__PROBLEM DESCRIPTION__. Return the listing exactly. Keep no pictures.

__STORED DATA__.
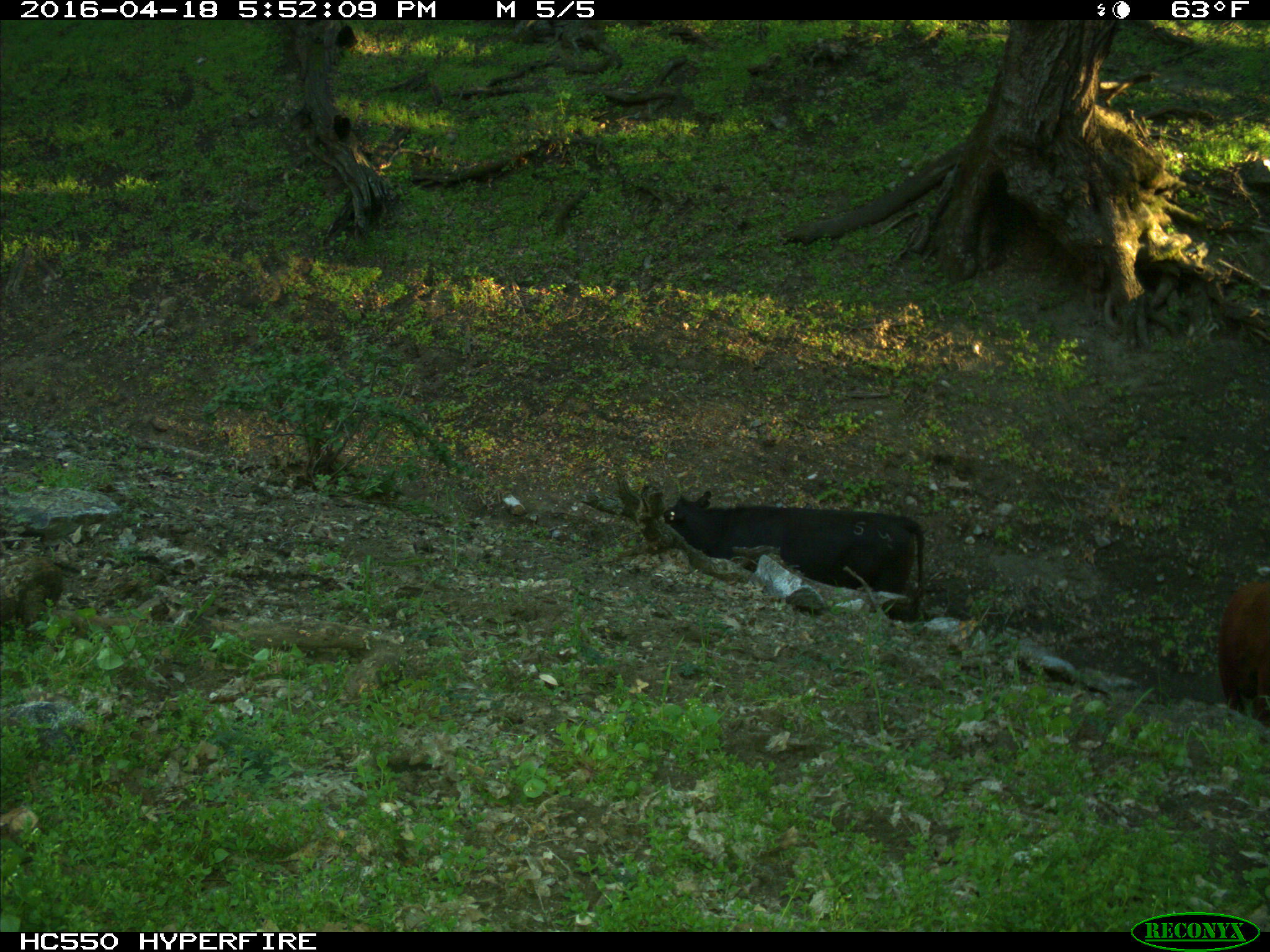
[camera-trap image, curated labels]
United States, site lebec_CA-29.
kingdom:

__OUTPUT OF THE TASK__.
[camera-trap image, curated labels]
United States, site lebec_CA-29.
kingdom:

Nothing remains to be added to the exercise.